Input Sample Quality Checklist

✓ No background noise (AC, traffic, keyboard)
✓ No echo or reverb
✓ No clipping (distortion)
✓ Consistent volume across samples
✓ Clear pronunciation
✓ Natural speaking pace
✓ Variety of emotions/tones
✓ Different sentence structures

Output Quality Expectations

✓ Natural-sounding voice (80-90% similarity)
✓ Correct pronunciation (95%+ accuracy)
✓ Appropriate intonation (context-dependent)
✓ Minimal artifacts (occasional glitches possible)
✓ Consistent voice across generations
✗ Not perfect (some robotic moments)
✗ May struggle with rare words
✗ Emotion control is limited

Quality Metrics

Subjective Quality Scale

5/5 - Indistinguishable from real voice
4/5 - Very good, minor artifacts
3/5 - Good, usable for content
2/5 - Acceptable, noticeable issues
1/5 - Poor, needs improvement

Typical Qwen3-TTS Results

With good samples: 3.5-4.5/5
With poor samples: 2-3/5
After optimization: 4-4.5/5

Platform-Specific Requirements

YouTube

Recommended:
├── Format: AAC (M4A) or MP3
├── Sample Rate: 48000 Hz (upsampled) or 44100 Hz
├── Bit Rate: 192-320 kbps
├── Channels: Stereo (converted from mono)
└── Loudness: -14 LUFS (YouTube normalization target)

Command:
ffmpeg -i input_22k.wav \
  -ar 48000 -ac 2 \
  -af "loudnorm=I=-14:TP=-1:LRA=11" \
  -codec:a aac -b:a 192k \
  output_youtube.m4a

TikTok

Recommended:
├── Format: AAC (M4A) or MP3
├── Sample Rate: 44100 Hz
├── Bit Rate: 128-192 kbps
├── Channels: Stereo
└── Loudness: -14 LUFS

Command:
ffmpeg -i input_22k.wav \
  -ar 44100 -ac 2 \
  -af "loudnorm=I=-14:TP=-1:LRA=11" \
  -codec:a aac -b:a 128k \
  output_tiktok.m4a

Podcasts (Apple Podcasts, Spotify)

> _WORK INSTRUCTIONS_:
a: What sample rate does the audio quality guide recommend for TikTok?
b: Decide whether each statement agrees with the audio quality guide, and back each verdict with the deciding words quoted from it: (i) The loudness target for YouTube is -14 LUFS. (ii) Emotion control is listed among the strengths of the output. (iii) Typical results with poor samples fall between 3.5 and 4.5 out of 5.
c: Please reproduce the audio quality guide from "Platform-Specific Requirements" to "(converted from mono)" with no changes.
Rely only on the audio quality guide for your answers.

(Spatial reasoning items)
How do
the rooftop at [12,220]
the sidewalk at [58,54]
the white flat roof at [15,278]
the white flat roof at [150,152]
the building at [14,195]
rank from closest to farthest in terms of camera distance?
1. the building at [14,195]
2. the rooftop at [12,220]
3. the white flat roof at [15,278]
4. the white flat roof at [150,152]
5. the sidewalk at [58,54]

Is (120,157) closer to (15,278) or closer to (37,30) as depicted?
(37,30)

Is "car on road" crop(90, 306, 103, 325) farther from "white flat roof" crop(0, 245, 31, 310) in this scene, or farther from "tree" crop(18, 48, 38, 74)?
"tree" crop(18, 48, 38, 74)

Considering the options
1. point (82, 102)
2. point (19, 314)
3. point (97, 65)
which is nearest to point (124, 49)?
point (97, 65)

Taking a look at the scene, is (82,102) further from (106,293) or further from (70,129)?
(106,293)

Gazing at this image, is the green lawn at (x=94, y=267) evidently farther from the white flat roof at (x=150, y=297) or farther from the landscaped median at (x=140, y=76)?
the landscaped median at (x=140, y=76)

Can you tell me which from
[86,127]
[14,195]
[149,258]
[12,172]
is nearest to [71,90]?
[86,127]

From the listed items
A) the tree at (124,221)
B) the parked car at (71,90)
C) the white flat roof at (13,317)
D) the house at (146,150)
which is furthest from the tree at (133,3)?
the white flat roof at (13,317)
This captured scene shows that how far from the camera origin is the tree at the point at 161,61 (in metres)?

> _EXERCISE ANSWERS_:
a: 44100 Hz

b:
(i) Yes: "Loudness: -14 LUFS (YouTube normalization target)"
(ii) No: "Emotion control is limited"
(iii) No: "With poor samples: 2-3/5"

c:
Platform-Specific Requirements

YouTube

Recommended:
├── Format: AAC (M4A) or MP3
├── Sample Rate: 48000 Hz (upsampled) or 44100 Hz
├── Bit Rate: 192-320 kbps
├── Channels: Stereo (converted from mono)